The raven smirked mentally then began to preen his wings.  Harry sighed and grumbled, “Alrigh’, alrigh’,” closing his book and sitting it down beside him.

Yay!” cried Niamh and bounced up and down, clapping.

Ron looked at her like she was crazy then turned to Harry and asked, “What exactly is she talking about?”

Harry grinned mischievously and reached into his pocket, pulling out a large mauve pouch.  He said proudly, “Be’old.  Lock’art’s…”

“..purse?” injected Niamh.

Jardin made a strange sound and Ron burst out laughing.

Hermione looked up from her book then snapped, “Harry!  How could you?”

“Wha’?  Pickpocket i’?  Mione, I may na live on the stree’s anymore, but tha’ does’n mean I can’na use me stree’ skills.”

“That’s still wrong.”

Niamh rolled her eyes then turned back to the…purse.  Smiling, she said, “Open it.”

Harry opened the bag and spilled its contents onto the bed.  Ron and Niamh bounced up onto the bed with Harry while Hermione wandered over and stood.

Niamh picked up a robin’s egg blue comb and curled her lip at it.  “Ick.  I hate that color.”

Harry blinked at the comb then poked through the stuff, coming up with a wad of pictures.
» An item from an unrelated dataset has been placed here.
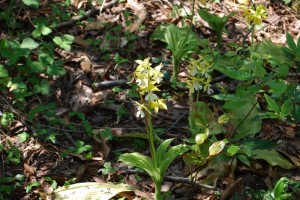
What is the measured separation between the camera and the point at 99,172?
9.71 ft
“Oi, ‘e ‘as a picture o’ himself.”

Ron arched an eyebrow and Niamh muttered, “Self-loving prat,” earning a frown from Hermione.

Harry rolled his eyes at all three of them then began to look through the pictures.

“Dear bloody gods…”

“What is it, Harry?”

“’E’s got a picture o’ Professor Snape in here!”

Niamh and Ron looked at each other then back at Harry, who was still staring at the picture.  Ron gave a little shake and then Niamh said, “I just had a thought.  Why would Lockhart have Professor Snape’s picture?”

Harry and Ron looked at each other then it clicked.  Both of them made faces and yelled, “Blearg!!

Ron looked at Niamh and said, “Niamh, that’s gross.”

“Yes, I know.  Poor Professor Snape.”

Poor Snape?  What about poor me?  I just got that picture in my head!”

Niamh gave him a Look.

Harry laughed at the both of them then left them to go through Lockhart’s things, taking his book and going over to sit on his cot in Ron’s room.